Safely store used batteries, do not put them on fire or mix various battery types to avoid leakage and explosion.
Do not put busted cathode ray tube (CRT) TVs (as well as computers) in the trash.  CRTs contain loads of highly toxic and poisonous substances, including lead, cadmium, polybrominated diphenyl ethers (PBDEs), and other chemicals of concern, and should be disposed of in an environmentally-sound manner. 
If you have collected considerable volume of special waste like spent lamps, batteries and CRTs to be disposed of, do seek advice from your city environment and natural resources officer (CENRO), or call the National Solid Waste Management Commission at 920-2252 or the Environmental Management Bureau at 920-2232 for referral to an accredited transport, storage, and disposal (TSD) facility.  Open dumping and open burning of discards, especially those containing toxic and hazardous substances like e-waste, are a no-no, the EcoWaste Coalition reminds everyone.

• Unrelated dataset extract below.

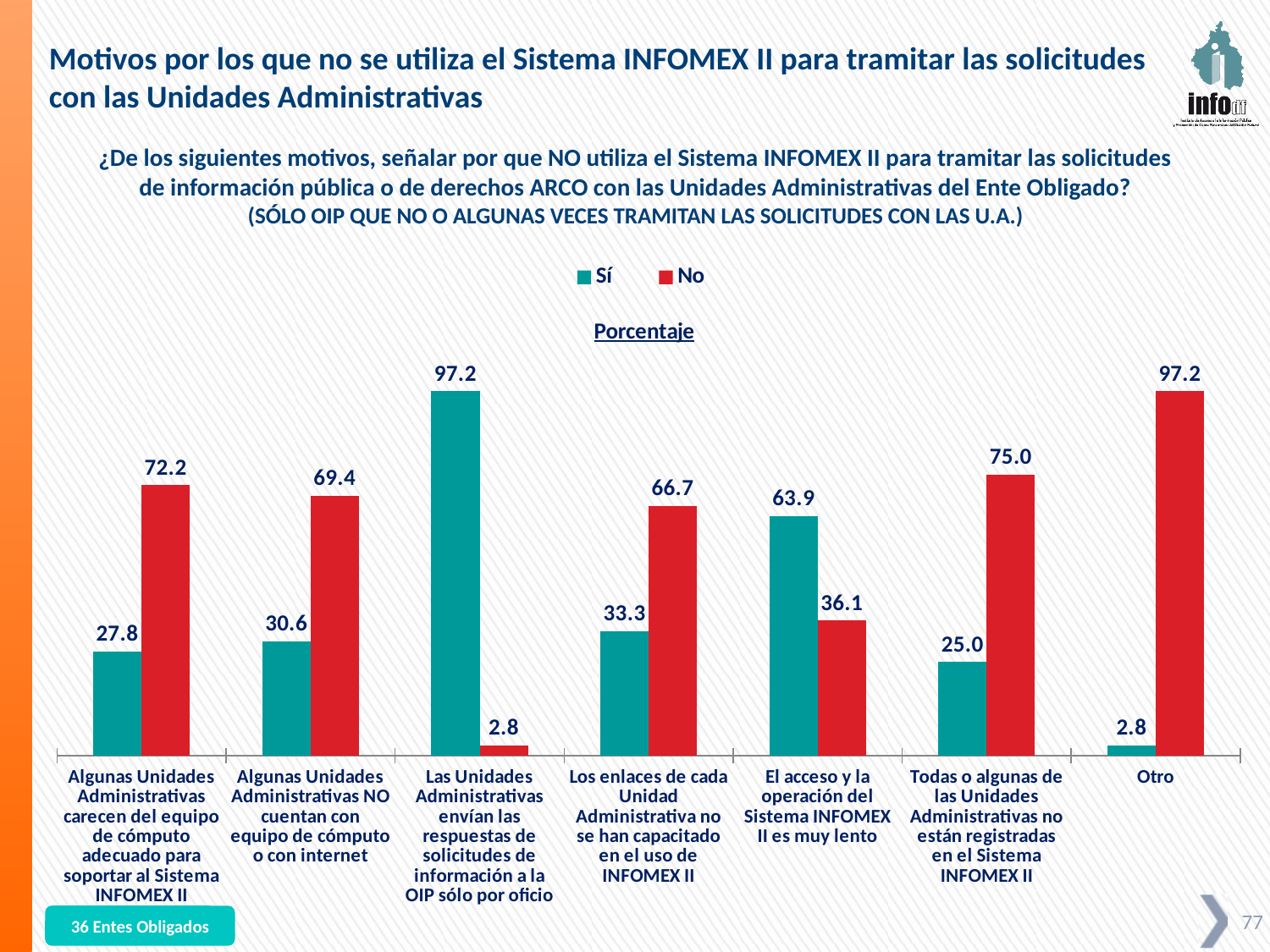
What is the 'Sí' value for 'El acceso y la operación del Sistema INFOMEX II es muy lento'? 63.9 What is the 'No' value for 'Otro'? 97.2 How many series does the legend list? 2 What colour represents the 'No' series in the chart? Red Which category has the lowest 'Sí' value? Otro What is the 'Sí' value for 'Todas o algunas de las Unidades Administrativas no están registradas en el Sistema INFOMEX II'? 25.0 What is the difference between the 'No' and 'Sí' values for 'Algunas Unidades Administrativas NO cuentan con equipo de cómputo o con internet'? 38.8 What is the 'No' value for 'Algunas Unidades Administrativas carecen del equipo de cómputo adecuado para soportar al Sistema INFOMEX II'? 72.2 How many categories are shown on the x axis? 7 What type of chart is shown on the slide? Bar chart For 'Los enlaces de cada Unidad Administrativa no se han capacitado en el uso de INFOMEX II', which is larger, the 'Sí' value or the 'No' value? No Which category has the highest 'Sí' value? Las Unidades Administrativas envían las respuestas de solicitudes de información a la OIP sólo por oficio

• Finally, why not consider “upcycling” your unwanted stuff?  There are many ways of finding new uses for empty glass jam jars, CDs/DVDs, worn-out pants and shorts, old pillow cases, etc., which can be transformed into decorative or functional items.  Instead of dumping or burning your junk, give them a new lease on life by creatively reusing them.

Hope you don’t throw away these ideas and take these lessons to heart.